- Written problem
Reproduce the post about a bash script that shuts down an idle machine, word for word and including every line of code.

- Text segment
----

This works without bc (not in GCP Container OS) using viswajithiii's answer and this post:
How can I replace 'bc' tool in my bash script?
It also appends the history list to file before poweroff. I set my threshold very low, but the load is showing 0.00 even when I'm editing files via cli. Might work better if instance is under heavy load.
#!/bin/bash
threshold=10
count=0
while true
do
  load=$(uptime | sed -e 's/.*load average: //g' | awk '{ print $3 }')
  load2=$(awk -v a="$load" 'BEGIN {print a*100}')
  echo $load2
  if [ $load2 -lt $threshold ]
  then
    echo "Idling.."
    ((count+=1))
  fi
  echo "Idle minutes count = $count"
  if (( count>10 ))

----

- Data excerpts
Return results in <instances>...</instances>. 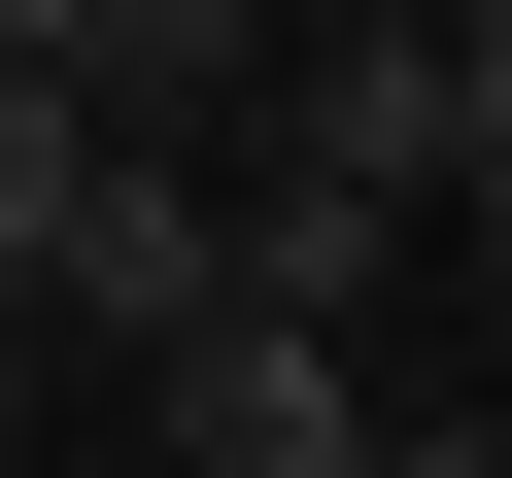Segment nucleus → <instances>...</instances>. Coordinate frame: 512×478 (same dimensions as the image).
Returning a JSON list of instances; mask_svg holds the SVG:
<instances>
[{"mask_svg":"<svg viewBox=\"0 0 512 478\" xmlns=\"http://www.w3.org/2000/svg\"><path fill=\"white\" fill-rule=\"evenodd\" d=\"M35 308H69L103 376H171V342L239 308V171H205V137H103V205H69V274H35Z\"/></svg>","mask_w":512,"mask_h":478,"instance_id":"obj_1","label":"nucleus"},{"mask_svg":"<svg viewBox=\"0 0 512 478\" xmlns=\"http://www.w3.org/2000/svg\"><path fill=\"white\" fill-rule=\"evenodd\" d=\"M137 410H171V478H376V376H342L308 308H205Z\"/></svg>","mask_w":512,"mask_h":478,"instance_id":"obj_2","label":"nucleus"},{"mask_svg":"<svg viewBox=\"0 0 512 478\" xmlns=\"http://www.w3.org/2000/svg\"><path fill=\"white\" fill-rule=\"evenodd\" d=\"M274 35H308V0H69V103H103V137H171V103H274Z\"/></svg>","mask_w":512,"mask_h":478,"instance_id":"obj_3","label":"nucleus"},{"mask_svg":"<svg viewBox=\"0 0 512 478\" xmlns=\"http://www.w3.org/2000/svg\"><path fill=\"white\" fill-rule=\"evenodd\" d=\"M69 205H103V103H0V308L69 274Z\"/></svg>","mask_w":512,"mask_h":478,"instance_id":"obj_4","label":"nucleus"},{"mask_svg":"<svg viewBox=\"0 0 512 478\" xmlns=\"http://www.w3.org/2000/svg\"><path fill=\"white\" fill-rule=\"evenodd\" d=\"M444 205L512 239V0H444Z\"/></svg>","mask_w":512,"mask_h":478,"instance_id":"obj_5","label":"nucleus"},{"mask_svg":"<svg viewBox=\"0 0 512 478\" xmlns=\"http://www.w3.org/2000/svg\"><path fill=\"white\" fill-rule=\"evenodd\" d=\"M376 478H512V410H376Z\"/></svg>","mask_w":512,"mask_h":478,"instance_id":"obj_6","label":"nucleus"}]
</instances>
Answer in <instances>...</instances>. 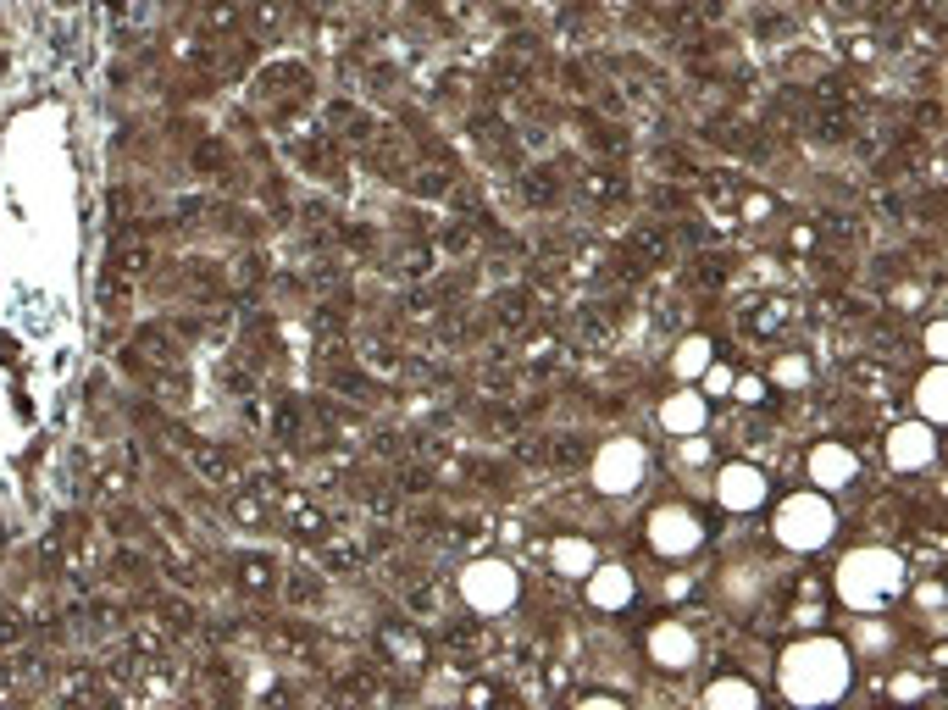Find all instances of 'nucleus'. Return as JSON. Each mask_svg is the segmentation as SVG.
I'll return each instance as SVG.
<instances>
[{"label": "nucleus", "instance_id": "f257e3e1", "mask_svg": "<svg viewBox=\"0 0 948 710\" xmlns=\"http://www.w3.org/2000/svg\"><path fill=\"white\" fill-rule=\"evenodd\" d=\"M128 355H145V361H155V367H167V361H178V344H173V328H139V333H134V344H128Z\"/></svg>", "mask_w": 948, "mask_h": 710}, {"label": "nucleus", "instance_id": "f03ea898", "mask_svg": "<svg viewBox=\"0 0 948 710\" xmlns=\"http://www.w3.org/2000/svg\"><path fill=\"white\" fill-rule=\"evenodd\" d=\"M189 456H194V466H200L211 483H227V489L239 483V466H234V456H227V449H211V444H189Z\"/></svg>", "mask_w": 948, "mask_h": 710}, {"label": "nucleus", "instance_id": "7ed1b4c3", "mask_svg": "<svg viewBox=\"0 0 948 710\" xmlns=\"http://www.w3.org/2000/svg\"><path fill=\"white\" fill-rule=\"evenodd\" d=\"M239 589H250V594H267L272 583H278V566H272V555H239Z\"/></svg>", "mask_w": 948, "mask_h": 710}, {"label": "nucleus", "instance_id": "20e7f679", "mask_svg": "<svg viewBox=\"0 0 948 710\" xmlns=\"http://www.w3.org/2000/svg\"><path fill=\"white\" fill-rule=\"evenodd\" d=\"M444 650H455V655L488 650V633H483L477 622H449V627H444Z\"/></svg>", "mask_w": 948, "mask_h": 710}, {"label": "nucleus", "instance_id": "39448f33", "mask_svg": "<svg viewBox=\"0 0 948 710\" xmlns=\"http://www.w3.org/2000/svg\"><path fill=\"white\" fill-rule=\"evenodd\" d=\"M111 572H117V583H134V589H145V583H150V561H145V555H134V550H117Z\"/></svg>", "mask_w": 948, "mask_h": 710}, {"label": "nucleus", "instance_id": "423d86ee", "mask_svg": "<svg viewBox=\"0 0 948 710\" xmlns=\"http://www.w3.org/2000/svg\"><path fill=\"white\" fill-rule=\"evenodd\" d=\"M155 617H161V627H167V633H194V605H189V599H161Z\"/></svg>", "mask_w": 948, "mask_h": 710}, {"label": "nucleus", "instance_id": "0eeeda50", "mask_svg": "<svg viewBox=\"0 0 948 710\" xmlns=\"http://www.w3.org/2000/svg\"><path fill=\"white\" fill-rule=\"evenodd\" d=\"M239 516V522H267V494L261 489H234V505H227Z\"/></svg>", "mask_w": 948, "mask_h": 710}, {"label": "nucleus", "instance_id": "6e6552de", "mask_svg": "<svg viewBox=\"0 0 948 710\" xmlns=\"http://www.w3.org/2000/svg\"><path fill=\"white\" fill-rule=\"evenodd\" d=\"M322 599V577L316 572H288V605H316Z\"/></svg>", "mask_w": 948, "mask_h": 710}, {"label": "nucleus", "instance_id": "1a4fd4ad", "mask_svg": "<svg viewBox=\"0 0 948 710\" xmlns=\"http://www.w3.org/2000/svg\"><path fill=\"white\" fill-rule=\"evenodd\" d=\"M311 333H316L322 344H339V339H344V316H339L333 306H322V311L311 316Z\"/></svg>", "mask_w": 948, "mask_h": 710}, {"label": "nucleus", "instance_id": "9d476101", "mask_svg": "<svg viewBox=\"0 0 948 710\" xmlns=\"http://www.w3.org/2000/svg\"><path fill=\"white\" fill-rule=\"evenodd\" d=\"M394 483H400V494H428V489H433V472H428V466H416V461H405Z\"/></svg>", "mask_w": 948, "mask_h": 710}, {"label": "nucleus", "instance_id": "9b49d317", "mask_svg": "<svg viewBox=\"0 0 948 710\" xmlns=\"http://www.w3.org/2000/svg\"><path fill=\"white\" fill-rule=\"evenodd\" d=\"M272 433H278V439H294V433H300V405H294V400H278V405H272Z\"/></svg>", "mask_w": 948, "mask_h": 710}, {"label": "nucleus", "instance_id": "f8f14e48", "mask_svg": "<svg viewBox=\"0 0 948 710\" xmlns=\"http://www.w3.org/2000/svg\"><path fill=\"white\" fill-rule=\"evenodd\" d=\"M554 195H561V183H554V173H549V167H538V173H527V200H538V206H549Z\"/></svg>", "mask_w": 948, "mask_h": 710}, {"label": "nucleus", "instance_id": "ddd939ff", "mask_svg": "<svg viewBox=\"0 0 948 710\" xmlns=\"http://www.w3.org/2000/svg\"><path fill=\"white\" fill-rule=\"evenodd\" d=\"M383 650H388V655H405V661H416V655H421V643H416V633H405V627H388V633H383Z\"/></svg>", "mask_w": 948, "mask_h": 710}, {"label": "nucleus", "instance_id": "4468645a", "mask_svg": "<svg viewBox=\"0 0 948 710\" xmlns=\"http://www.w3.org/2000/svg\"><path fill=\"white\" fill-rule=\"evenodd\" d=\"M161 643H167V627H161V622H139V627H134V650H145V655H155V650H161Z\"/></svg>", "mask_w": 948, "mask_h": 710}, {"label": "nucleus", "instance_id": "2eb2a0df", "mask_svg": "<svg viewBox=\"0 0 948 710\" xmlns=\"http://www.w3.org/2000/svg\"><path fill=\"white\" fill-rule=\"evenodd\" d=\"M521 316H527V295H521V288H510V295H500V322H505V328H516Z\"/></svg>", "mask_w": 948, "mask_h": 710}, {"label": "nucleus", "instance_id": "dca6fc26", "mask_svg": "<svg viewBox=\"0 0 948 710\" xmlns=\"http://www.w3.org/2000/svg\"><path fill=\"white\" fill-rule=\"evenodd\" d=\"M322 561L333 572H350V566H361V550H355V544H333V550H322Z\"/></svg>", "mask_w": 948, "mask_h": 710}, {"label": "nucleus", "instance_id": "f3484780", "mask_svg": "<svg viewBox=\"0 0 948 710\" xmlns=\"http://www.w3.org/2000/svg\"><path fill=\"white\" fill-rule=\"evenodd\" d=\"M22 633H28V627H22V617H17V610H0V650L22 643Z\"/></svg>", "mask_w": 948, "mask_h": 710}, {"label": "nucleus", "instance_id": "a211bd4d", "mask_svg": "<svg viewBox=\"0 0 948 710\" xmlns=\"http://www.w3.org/2000/svg\"><path fill=\"white\" fill-rule=\"evenodd\" d=\"M339 694H355V699H367V694H377V683H372V671H350V677H339Z\"/></svg>", "mask_w": 948, "mask_h": 710}, {"label": "nucleus", "instance_id": "6ab92c4d", "mask_svg": "<svg viewBox=\"0 0 948 710\" xmlns=\"http://www.w3.org/2000/svg\"><path fill=\"white\" fill-rule=\"evenodd\" d=\"M111 528L128 538V533H145V516L139 510H111Z\"/></svg>", "mask_w": 948, "mask_h": 710}, {"label": "nucleus", "instance_id": "aec40b11", "mask_svg": "<svg viewBox=\"0 0 948 710\" xmlns=\"http://www.w3.org/2000/svg\"><path fill=\"white\" fill-rule=\"evenodd\" d=\"M416 178H421V183H416L421 195H439V189H449V178H444V173H416Z\"/></svg>", "mask_w": 948, "mask_h": 710}, {"label": "nucleus", "instance_id": "412c9836", "mask_svg": "<svg viewBox=\"0 0 948 710\" xmlns=\"http://www.w3.org/2000/svg\"><path fill=\"white\" fill-rule=\"evenodd\" d=\"M206 22H211V28H234L239 17H234V6H211V12H206Z\"/></svg>", "mask_w": 948, "mask_h": 710}, {"label": "nucleus", "instance_id": "4be33fe9", "mask_svg": "<svg viewBox=\"0 0 948 710\" xmlns=\"http://www.w3.org/2000/svg\"><path fill=\"white\" fill-rule=\"evenodd\" d=\"M0 550H6V522H0Z\"/></svg>", "mask_w": 948, "mask_h": 710}]
</instances>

----

- Answer to the task
This works without bc (not in GCP Container OS) using viswajithiii's answer and this post:
How can I replace 'bc' tool in my bash script?
It also appends the history list to file before poweroff. I set my threshold very low, but the load is showing 0.00 even when I'm editing files via cli. Might work better if instance is under heavy load.
#!/bin/bash
threshold=10
count=0
while true
do
  load=$(uptime | sed -e 's/.*load average: //g' | awk '{ print $3 }')
  load2=$(awk -v a="$load" 'BEGIN {print a*100}')
  echo $load2
  if [ $load2 -lt $threshold ]
  then
    echo "Idling.."
    ((count+=1))
  fi
  echo "Idle minutes count = $count"
  if (( count>10 ))